What works like a charm is fresh-faced cast of newcomers engaging in tongue in cheek urban fanfare—an always-crowded beauty parlor, a not so crowded sperm bank —while reveling in the quieter moments spent on Delhi roof tops, side-walk cafes and full-menu home cooked meals. Another well-injected element is the not-so-subtle interplay between regional Indian ethnicities converging in Vicky’s life. Vicky is Punjabi and Ashima is Bengali and some members of their respective clans don’t quite see eye to eye and hence continuously trade humorous chauvinistic darts at each other.

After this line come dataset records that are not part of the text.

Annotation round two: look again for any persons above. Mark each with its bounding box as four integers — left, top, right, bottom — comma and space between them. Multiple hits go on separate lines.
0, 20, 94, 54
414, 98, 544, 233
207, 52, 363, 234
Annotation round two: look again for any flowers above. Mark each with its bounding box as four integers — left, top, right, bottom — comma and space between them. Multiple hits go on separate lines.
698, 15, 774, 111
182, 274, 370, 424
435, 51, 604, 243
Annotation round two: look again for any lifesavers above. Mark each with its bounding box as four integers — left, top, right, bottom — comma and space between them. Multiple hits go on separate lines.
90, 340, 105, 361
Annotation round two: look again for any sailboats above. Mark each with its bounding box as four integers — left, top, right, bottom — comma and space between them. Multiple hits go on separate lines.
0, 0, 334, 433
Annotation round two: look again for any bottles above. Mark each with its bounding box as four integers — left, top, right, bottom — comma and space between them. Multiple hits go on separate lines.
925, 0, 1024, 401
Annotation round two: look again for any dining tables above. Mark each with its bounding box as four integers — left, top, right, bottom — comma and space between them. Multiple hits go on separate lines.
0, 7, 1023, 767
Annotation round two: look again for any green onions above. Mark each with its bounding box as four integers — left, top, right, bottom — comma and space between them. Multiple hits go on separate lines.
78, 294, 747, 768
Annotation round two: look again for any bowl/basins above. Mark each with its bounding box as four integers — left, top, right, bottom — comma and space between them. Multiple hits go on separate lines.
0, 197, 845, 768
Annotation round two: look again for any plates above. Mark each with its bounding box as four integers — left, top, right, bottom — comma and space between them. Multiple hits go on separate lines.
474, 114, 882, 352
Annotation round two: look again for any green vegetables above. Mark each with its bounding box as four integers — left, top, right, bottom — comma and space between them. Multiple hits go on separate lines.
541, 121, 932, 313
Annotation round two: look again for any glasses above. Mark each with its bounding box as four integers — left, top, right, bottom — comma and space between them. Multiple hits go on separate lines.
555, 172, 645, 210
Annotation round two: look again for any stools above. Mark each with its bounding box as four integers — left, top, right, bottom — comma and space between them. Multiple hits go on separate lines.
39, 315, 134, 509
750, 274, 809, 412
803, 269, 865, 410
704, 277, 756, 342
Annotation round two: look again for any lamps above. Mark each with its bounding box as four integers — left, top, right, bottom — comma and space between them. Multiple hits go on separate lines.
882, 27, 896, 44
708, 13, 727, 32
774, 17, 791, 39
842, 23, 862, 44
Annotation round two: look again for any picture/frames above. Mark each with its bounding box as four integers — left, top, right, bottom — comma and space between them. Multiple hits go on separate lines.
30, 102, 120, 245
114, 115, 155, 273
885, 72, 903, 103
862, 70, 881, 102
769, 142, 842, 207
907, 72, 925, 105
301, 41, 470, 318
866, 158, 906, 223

Khurrana aces the role of an innocent urban hunter-gatherer who must dip his toes into a complex phenomenon. Gautam, meanwhile, finesses her role as the shy working gal struggling with her own tryst with destiny. Vicky lavishes on the sizable income Chaddha pays Vicky for the nearly-daily visits to the clinic with nary a care for the consequences that await him if his new profession comes to light in his social circle. As Vicky’s windowed mother, Ahluwalia impresses with channeling the hardships of single parenthood and Kapoor is clinical stoicism personified.
In an off-kilter sense, Chaddha chasing after Vicky in hopes of convincing Vicky to take on this lucrative assignment could easily be the modern counterpart to Henry Higgins from George Cukor’s My Fair Lady who must convince his Eliza Doolittle/Vicky to get with the program. The fact that a Hindi movie can show a donor walking out of a private room at a sperm storing facility holding in his hand a vial filled with non-specified whitish liquid without a doubt takes cojones!
In another trendy scene, several dozen children conceived from sperm donated by one man are brought together. While anthropologists and medicals ethicists may gasp at the prospect of this same brood even living in the same city (let alone the same state) on the elevated chances of inter-breeding in future generations, in this mod Hindi feature the scene simply and delicately captures the fragile parent-child bond—regardless of where the sperm came from. While Vicky Donor does not contemplate any heavy handed preaching—it’s most serious threat could well be the publicity poster that cleverly conjures up imagery of scattering spermatozoa – it firmly and enjoyably lands on its own squiggly tail, er, two feet.